An atheist, a self-proclaimed “exvangelical,” wrote a response to a Christin who asked why his atheism had become such a big part of his self-identity. He said when he was in the church, he would repent when he sinned. He said he was not perfect, and counted his self as one of the most unworthy people to call his self a Christian.” Whether or not he realized it, he described the battle between the flesh and the law written in the seventh chapter of Romans.
The “exvangelical” said while he was never asked why faith was such a big part of his identity, and he felt being asked why atheism is, implies that atheism should not be important to him. Well, consider that many who proselytize for atheism say they do not need to defend their position; they say atheists take no position and have nothing to defend. If this is the case, then why would one expect “nothing” to be a part of an individual’s identity? Would you consider the things about which you have no position or belief to be a major portion of your identity? I don’t belief in unicorns, but I’d hardly say that is a major part of who I am.

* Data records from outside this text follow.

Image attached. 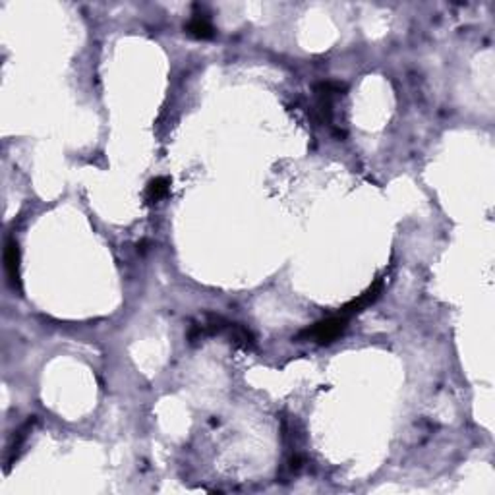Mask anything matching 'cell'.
Listing matches in <instances>:
<instances>
[{
	"label": "cell",
	"instance_id": "1",
	"mask_svg": "<svg viewBox=\"0 0 495 495\" xmlns=\"http://www.w3.org/2000/svg\"><path fill=\"white\" fill-rule=\"evenodd\" d=\"M346 325H348V317L341 312H337L335 315H329V317L312 325L310 329L302 331L300 337L312 339L317 345H331L333 341H337L341 335L345 333Z\"/></svg>",
	"mask_w": 495,
	"mask_h": 495
},
{
	"label": "cell",
	"instance_id": "2",
	"mask_svg": "<svg viewBox=\"0 0 495 495\" xmlns=\"http://www.w3.org/2000/svg\"><path fill=\"white\" fill-rule=\"evenodd\" d=\"M4 269L10 280L14 291H22V279H20V246L18 242L10 238L4 248Z\"/></svg>",
	"mask_w": 495,
	"mask_h": 495
},
{
	"label": "cell",
	"instance_id": "3",
	"mask_svg": "<svg viewBox=\"0 0 495 495\" xmlns=\"http://www.w3.org/2000/svg\"><path fill=\"white\" fill-rule=\"evenodd\" d=\"M381 289H383V279H377L370 289H367L366 292H362L358 298H354L352 302H348L346 306H343L339 312L343 313V315H346L348 319L352 317V315H356V313H360L364 308H367V306H372L374 302L379 298V294H381Z\"/></svg>",
	"mask_w": 495,
	"mask_h": 495
},
{
	"label": "cell",
	"instance_id": "4",
	"mask_svg": "<svg viewBox=\"0 0 495 495\" xmlns=\"http://www.w3.org/2000/svg\"><path fill=\"white\" fill-rule=\"evenodd\" d=\"M33 424H35V418H29V420L22 424V428L18 431H14V435H12V442L8 445V461H6V470H10V466L14 464V461L18 459V455L22 451V447L25 445L27 442V437H29V433L33 430Z\"/></svg>",
	"mask_w": 495,
	"mask_h": 495
},
{
	"label": "cell",
	"instance_id": "5",
	"mask_svg": "<svg viewBox=\"0 0 495 495\" xmlns=\"http://www.w3.org/2000/svg\"><path fill=\"white\" fill-rule=\"evenodd\" d=\"M171 184H173V180L167 178V176H159V178L151 180L149 186H147V192H145V202L149 205L159 204L171 192Z\"/></svg>",
	"mask_w": 495,
	"mask_h": 495
},
{
	"label": "cell",
	"instance_id": "6",
	"mask_svg": "<svg viewBox=\"0 0 495 495\" xmlns=\"http://www.w3.org/2000/svg\"><path fill=\"white\" fill-rule=\"evenodd\" d=\"M186 32H188V35H192L194 39H211L215 35V27L211 25V22L205 16L195 14L194 18L188 22V25H186Z\"/></svg>",
	"mask_w": 495,
	"mask_h": 495
},
{
	"label": "cell",
	"instance_id": "7",
	"mask_svg": "<svg viewBox=\"0 0 495 495\" xmlns=\"http://www.w3.org/2000/svg\"><path fill=\"white\" fill-rule=\"evenodd\" d=\"M226 331L230 335V343H234V345L244 348V350H250V348H254V345H256L254 335L250 333V329H246V327L240 325V323H228Z\"/></svg>",
	"mask_w": 495,
	"mask_h": 495
}]
</instances>
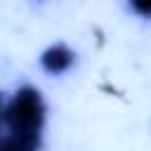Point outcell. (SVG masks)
<instances>
[{"label": "cell", "instance_id": "6da1fadb", "mask_svg": "<svg viewBox=\"0 0 151 151\" xmlns=\"http://www.w3.org/2000/svg\"><path fill=\"white\" fill-rule=\"evenodd\" d=\"M5 120L9 132L14 134H24V137H40L42 130V120H45V104L38 90L33 87H21L7 111H5Z\"/></svg>", "mask_w": 151, "mask_h": 151}, {"label": "cell", "instance_id": "3957f363", "mask_svg": "<svg viewBox=\"0 0 151 151\" xmlns=\"http://www.w3.org/2000/svg\"><path fill=\"white\" fill-rule=\"evenodd\" d=\"M40 137H24L9 132L7 137L0 139V151H38Z\"/></svg>", "mask_w": 151, "mask_h": 151}, {"label": "cell", "instance_id": "5b68a950", "mask_svg": "<svg viewBox=\"0 0 151 151\" xmlns=\"http://www.w3.org/2000/svg\"><path fill=\"white\" fill-rule=\"evenodd\" d=\"M0 123H2V99H0Z\"/></svg>", "mask_w": 151, "mask_h": 151}, {"label": "cell", "instance_id": "277c9868", "mask_svg": "<svg viewBox=\"0 0 151 151\" xmlns=\"http://www.w3.org/2000/svg\"><path fill=\"white\" fill-rule=\"evenodd\" d=\"M132 9L142 17H151V0H130Z\"/></svg>", "mask_w": 151, "mask_h": 151}, {"label": "cell", "instance_id": "7a4b0ae2", "mask_svg": "<svg viewBox=\"0 0 151 151\" xmlns=\"http://www.w3.org/2000/svg\"><path fill=\"white\" fill-rule=\"evenodd\" d=\"M40 64L47 73H64L71 64H73V52L66 45H52L50 50L42 52Z\"/></svg>", "mask_w": 151, "mask_h": 151}]
</instances>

The point I’m making is this: If this individual has a belief, a belief there is no God, then it is understandable how it would be a part of his or her identity. But without belief, or without taking a position, how could it be a part of one’s identity? No one can prove there is no God; therefore, the only way to believe He does not exist is through evidence of things not seen. This is something the 11th chapter of Hebrews calls faith.
My words on this page should not be taken as a slam of this individual. He wrote a very candid description of his experience as an atheist. I share his words because they illuminate a question often ignored in the God/No-God debate: The faith of an atheist, or faith in God, which do you choose?